GIVEN TEXT →

>>>

Databricks University Alliance pairs with universities to provide online tools and cloud platforms to add competitive skills to matriculation.
Ryan Boyd, head of developer relations at Databricks, said exposing “students to the online tools and cloud platforms that enable highly scalable data science and machine learning,” provides them critical knowledge and experience needed to drive innovation as they join data teams across the global workforce.
The fate of university life in general is under question, as schools grapple with the idea of a full in-person fall semester (and beyond), or a wholly virtual one, driven by the coronavirus pandemic.
Students in the new Databricks University Alliance program will not only have their university degree in hand, but also what Boyd called “deeper access to online tools, materials and cloud resources, especially as they shift from in person to virtual instruction.”
The data and AI company has considerable ties to universities and colleges. “Databricks has strong roots within higher education,” Boyd said.
“Our company was founded by Ph.D. students at UC Berkeley, who are the original creators of the open-source project Apache Spark, and some of the world’s most popular open source projects including Delta Lake and MLflow. Many of our founding team members are also professors at leading universities,” Boyd explained. “As a company, our mission is to help data teams solve the world’s toughest problems, and we believe this journey starts in the classroom.”
Colleges that will begin the inclusion of the DUA, without cost to the school or student, include the University of California at Berkeley, the University of Chicago, and the University of Washington.
In this tough job market, the demand for data scientists, engineers, and analysts has prevailed and Databricks believes it will further escalate. The company cites within the last five years, Google searches for “data science” has quadrupled, and is ranked by experts as one of the top 10 best jobs in America each year since 2015.

<<<

EXERCISES TO COMPLETE →
1. According to the article on the Databricks University Alliance, who founded Databricks?
2. Say whether each statement agrees with the article on the Databricks University Alliance, and quote the words that decide it: (a) Universities joining the program pay a fee to take part. (b) Ryan Boyd is head of developer relations at Databricks. (c) Over the last five years, Google searches for "data science" have doubled.
3. Extend the article on the Databricks University Alliance past its final sentence.
The records that come next are separate material, unrelated to the article on the Databricks University Alliance.

DATA PROVIDED →

>>>

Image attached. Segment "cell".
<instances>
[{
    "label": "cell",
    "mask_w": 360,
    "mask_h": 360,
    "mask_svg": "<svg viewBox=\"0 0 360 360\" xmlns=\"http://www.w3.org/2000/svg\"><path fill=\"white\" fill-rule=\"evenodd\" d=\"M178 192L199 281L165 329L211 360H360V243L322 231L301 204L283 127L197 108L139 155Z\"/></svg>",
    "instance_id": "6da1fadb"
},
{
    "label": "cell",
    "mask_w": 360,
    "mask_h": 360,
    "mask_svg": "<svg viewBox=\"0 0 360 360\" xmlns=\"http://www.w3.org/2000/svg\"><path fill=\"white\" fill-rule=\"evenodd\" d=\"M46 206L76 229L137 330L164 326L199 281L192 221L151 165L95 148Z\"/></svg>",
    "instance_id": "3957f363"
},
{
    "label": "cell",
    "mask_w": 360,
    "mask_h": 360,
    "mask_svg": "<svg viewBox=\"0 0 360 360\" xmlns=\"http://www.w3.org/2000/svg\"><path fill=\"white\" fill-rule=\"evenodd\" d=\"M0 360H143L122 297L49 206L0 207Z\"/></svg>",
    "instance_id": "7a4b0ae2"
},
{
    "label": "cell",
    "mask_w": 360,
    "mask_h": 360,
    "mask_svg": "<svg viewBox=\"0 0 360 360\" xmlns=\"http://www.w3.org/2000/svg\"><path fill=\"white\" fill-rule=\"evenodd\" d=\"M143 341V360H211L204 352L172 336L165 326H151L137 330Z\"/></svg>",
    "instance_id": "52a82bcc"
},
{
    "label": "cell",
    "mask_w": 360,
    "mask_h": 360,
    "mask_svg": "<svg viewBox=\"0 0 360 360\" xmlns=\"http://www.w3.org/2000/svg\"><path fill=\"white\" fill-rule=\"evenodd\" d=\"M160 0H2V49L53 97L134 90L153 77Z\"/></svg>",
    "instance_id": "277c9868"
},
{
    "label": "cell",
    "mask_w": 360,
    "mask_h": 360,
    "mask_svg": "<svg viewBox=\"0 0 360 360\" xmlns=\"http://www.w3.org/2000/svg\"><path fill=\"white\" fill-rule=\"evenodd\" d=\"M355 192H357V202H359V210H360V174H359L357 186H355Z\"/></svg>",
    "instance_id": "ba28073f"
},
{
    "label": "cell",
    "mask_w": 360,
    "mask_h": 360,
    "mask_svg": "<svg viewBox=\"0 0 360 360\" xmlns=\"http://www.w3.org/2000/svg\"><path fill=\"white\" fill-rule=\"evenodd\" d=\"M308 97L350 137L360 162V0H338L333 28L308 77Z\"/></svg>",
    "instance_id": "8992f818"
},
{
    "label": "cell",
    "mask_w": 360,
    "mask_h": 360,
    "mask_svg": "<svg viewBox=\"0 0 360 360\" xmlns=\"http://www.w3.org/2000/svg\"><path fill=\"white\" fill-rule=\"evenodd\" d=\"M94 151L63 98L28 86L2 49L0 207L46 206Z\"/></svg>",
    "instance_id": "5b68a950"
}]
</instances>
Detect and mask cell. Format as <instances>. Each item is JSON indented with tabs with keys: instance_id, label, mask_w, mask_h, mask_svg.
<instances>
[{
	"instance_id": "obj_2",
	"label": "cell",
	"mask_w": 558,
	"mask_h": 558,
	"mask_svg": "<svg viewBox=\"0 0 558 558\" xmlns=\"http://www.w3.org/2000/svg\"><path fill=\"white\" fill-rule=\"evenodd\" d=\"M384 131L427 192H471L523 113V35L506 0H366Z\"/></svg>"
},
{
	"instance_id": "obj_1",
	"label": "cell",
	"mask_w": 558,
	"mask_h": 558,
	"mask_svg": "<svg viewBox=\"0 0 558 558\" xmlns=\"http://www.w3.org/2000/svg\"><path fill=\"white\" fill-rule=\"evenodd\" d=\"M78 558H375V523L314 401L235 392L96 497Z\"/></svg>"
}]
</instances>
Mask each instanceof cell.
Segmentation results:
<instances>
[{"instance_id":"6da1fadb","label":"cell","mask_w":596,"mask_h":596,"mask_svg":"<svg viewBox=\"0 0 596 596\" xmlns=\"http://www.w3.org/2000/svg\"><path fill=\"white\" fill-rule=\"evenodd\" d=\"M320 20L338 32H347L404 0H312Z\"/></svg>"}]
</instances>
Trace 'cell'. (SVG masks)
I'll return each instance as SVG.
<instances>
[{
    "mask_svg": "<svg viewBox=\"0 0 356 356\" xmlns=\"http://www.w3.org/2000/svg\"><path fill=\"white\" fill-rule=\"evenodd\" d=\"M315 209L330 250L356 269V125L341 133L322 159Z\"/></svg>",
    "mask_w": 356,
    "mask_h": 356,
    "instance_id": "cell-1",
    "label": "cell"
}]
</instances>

<<<

OUTPUTS IN ORDER →
1. Ph.D. students at UC Berkeley who are the original creators of the open-source project Apache Spark.

2.
(a) No: "without cost to the school or student"
(b) Yes: "Ryan Boyd, head of developer relations at Databricks"
(c) No: "has quadrupled"

3.
To meet the high demand and inevitable competition, graduates are expected to be armed with the skills they’ll need to join an increasingly competitive industry.
DUA not only partners with universities, but also “with leading cloud companies,” according Boyd, and it is an effort to encourage the stream of students trained on cutting-edge data analytics.
Students will have access to tutorials, content and training materials on open-source tools, including Apache Spark, Delta Lake and MLFlow. Companies will then benefit from a more competent pool of data science and machine learning professionals to hire in the workplace, the company said
To recent grads facing an uncertain future, Boyd said: “A solid background in math and statistics is a necessary starting point for a career in data science. Beyond that, one of the main differentiators among aspiring data scientists, engineers, and analysts in the job market is the amount of hands-on experience they bring to the opportunity.”
“When given a choice among virtual education options, look for those that are led by instructors with good ratings from students, have hands-on project work as a core component, and leverage public cloud infrastructure for learning data science at scale with open source tools.”